Our man in Madras-Chennai
Having been away from Chennai for a whole decade, Krishnan tried to attend season concerts at a feverish pace, going from sabha to sabha for the first couple of years since his return to the city in the early 1980s. That was the time the great men and women singers of the 20th century were in their ripest bloom, but there were also emerging superstars in the likes of TN Seshagopalan, TV Sankaranarayanan and Maharajapuram Santhanam. This was at the cusp of the era of the new kids on the block, like Vijay Siva, Bombay Jayashri, Sanjay Subrahmanyan and Unnikrishnan. The mandolin sensation U Srinivas was wowing audiences ranging from geriatric to juvenile. Ravikiran, the child prodigy, was making a second coming as a gottuvadyam tyro, still uncomfortable in dhoti-kurta, while another child prodigy Veenai Gayathri continued to play sensational music .

But all this was some two decades after Krishnan had had his first taste of the festival. The first time he had attended a concert that formed part of the Music Academy's December season was in the early 1960s, when he was around 17. Earlier, He had once or twice been part of the audience at the grounds of his first alma mater PS High School (before his father's transfer to a small town), where the music was performed in the very special atmosphere of a thatched roof pandal, as the Academy was yet to build its own auditorium.

By this time, he had been fully involved in his passion for cricket, followed closely by his interest in Hindi film music and Hindustani music. This was also a time of voracious appetite for reading what he considered great literature and philosophy. The inspiration came from a number of sources--his parents, cousins, friends and teachers. The range of reading was wide, and included Charles Dickens, RL Stevenson, Alexandre Dumas, George Bernard Shaw, Oscar Wilde, JB Priestley, Terence Rattigan, Noel Coward, AJ Cronin,  Albert Camus, Somerset Maugham, Jerome K Jerome, Stephen Leacock, Aldous Huxley, RK Narayan, Manohar Malgonkar, a whole lot of American playwrights, and above all, PG Wodehouse. He was no longer into Tamil fiction by the likes of Kalki, Jayakanthan and Devan, a childhood interest that would resurface years later, though he did make an exception in the case of Sujatha's thrillers, and the novelty of Indira Parthasarathy's writings.

In the 1960s, he continued to savour the concerts of the giants of Carnatic music, whom he now heard at the Music Academy's premises on the rare occasion some elder spared him a ticket, but caught up with the concerts he missed via All India Radio, which broadcast season concerts by regular arrangement.

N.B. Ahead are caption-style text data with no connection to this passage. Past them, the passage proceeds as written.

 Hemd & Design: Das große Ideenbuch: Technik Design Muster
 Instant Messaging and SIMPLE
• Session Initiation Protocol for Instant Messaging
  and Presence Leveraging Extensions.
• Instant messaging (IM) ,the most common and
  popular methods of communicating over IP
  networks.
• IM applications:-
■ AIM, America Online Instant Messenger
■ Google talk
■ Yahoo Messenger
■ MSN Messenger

The high point of that first season that Krishnan attended was Ravi Shankar's concert, which ended at the stroke of midnight. Panditji and Ustad Allah Rakha gave the audience much to cheer, with their exquisite music, and exciting sawal-jawab exchanges. Though Krishnan heard great vocalists like Amir Khan, Paluskar and Bhimsen Joshi in the few film songs they rendered, Nikhil Banerji's sitar had been the only Hindustani music he had been exposed to. He only got to hear that great sitarist as an elder relative was his disciple. With the Ravi Shankar concert began Krishnan's life-long love of Hindustani music.